ПИТЕР БРЕЙГЕЛЬ. СЛЕПЫЕ
Л.Д. Райгородский, канд. искусствоведения, профессор, Санкт-Петербургский государственный университет
В предпоследний год жизни (1568) Питер Брейгель Старший создал одну из самых значительных своих картин, которая известна как «Притча о слепых» (эту картину иногда называют просто «Слепые», реже «Падение слепых»). Сюжет картины соотносится с притчей о слепых, содержащейся в Евангелии от Матфея (15.14).
Имея в виду фарисеев, Иисус Христос сказал: «Оставьте их: они слепые вожди слепых; а если слепой ведет слепого, то оба упадут в яму».
Посмотрим на картину (рис. 1). Шесть слепых вереницей бредут мимо деревни или по окраине небольшого селения. Направление их движения — нисходящая (падающая) линия, опускающаяся слева направо к ручью или пруду. Их слепой поводырь упал в неглубокую воду. В нелепой позе с беспомощно раскинувшимися в стороны руками и ногами он напоминает упавшее на спину насекомое. Его лицо — комок плоти. Ведомые им слепые тоже обречены упасть один за другим. Ситуация непоправима и трагична.

★ ★ ★ ★

## ЗАДАНИЯ И УПРАЖНЕНИЯ:
**1)** В каком году, согласно тексту о картине Брейгеля «Слепые», художник создал эту картину?
**2)** Допишите следующую часть текста о картине Брейгеля «Слепые», начиная сразу после его последнего предложения.

## ПРЕДСТАВЛЕННЫЕ ДАННЫЕ:
★ ★ ★ ★

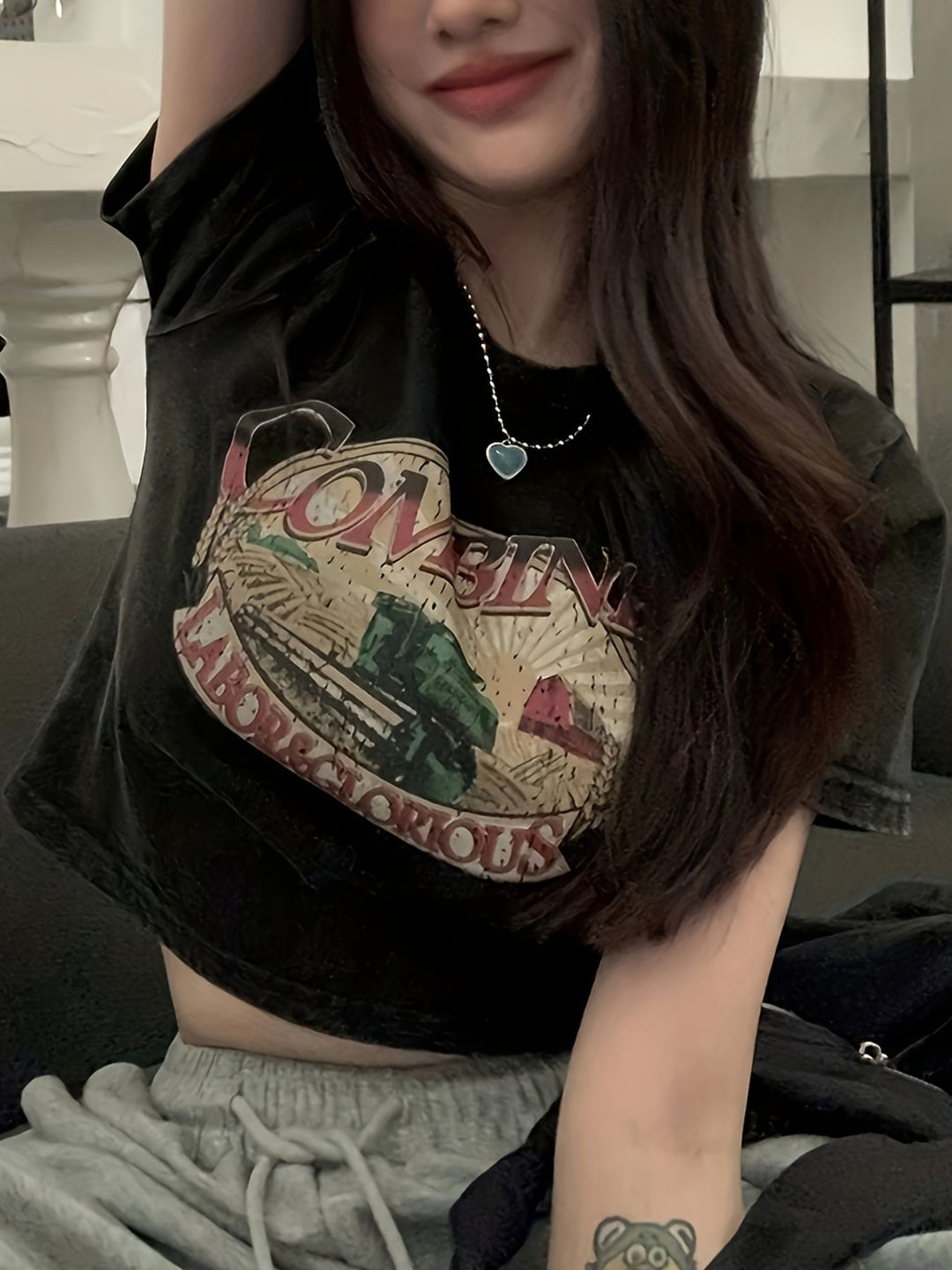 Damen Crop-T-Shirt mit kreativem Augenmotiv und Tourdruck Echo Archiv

★ ★ ★ ★

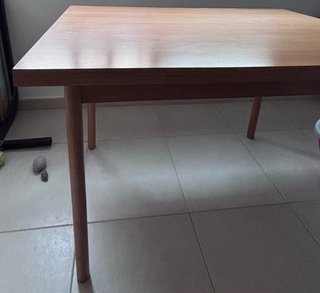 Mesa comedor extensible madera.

★ ★ ★ ★

## ОЖИДАЕМЫЕ ОТВЕТЫ:
**1)** В 1568 году.

**2)**
Композиция картины построена так, что слепые движутся слева направо, а потому, рассматривая картину традиционным образом — тоже слева направо, мы входим в пространство, представленное на картине, вместе со слепыми. Неторопливо рассматривая их по очереди, мы можем познакомиться с каждым из слепых и проследить, как они ведут себя и как изменяется их состояние.
Вот крайний левый слепой — последний в их цепи, но первый в нашем «прочтении». Его лицо спокойно. Он бредет автоматически в привычной безмятежной задумчивости, почти полудреме. Его плащ запахнут. Он неторопливо равномерно отмеряет шаги. Глядя на его лицо, мы понимаем, что в таком состоянии он пребывает всегда — изо дня в день — на протяжении многих, многих лет. Вероятно, он слеп от рождения. Его правая рука легко, спокойно и привычно поддерживает посох, который держит ступающий перед ним слепой. Такими посохами передается движение от одного слепого к другому. А в левой руке этого слепого есть еще и палка, которая поддерживает его равновесие и дает большую уверенность в устойчивом положении тела.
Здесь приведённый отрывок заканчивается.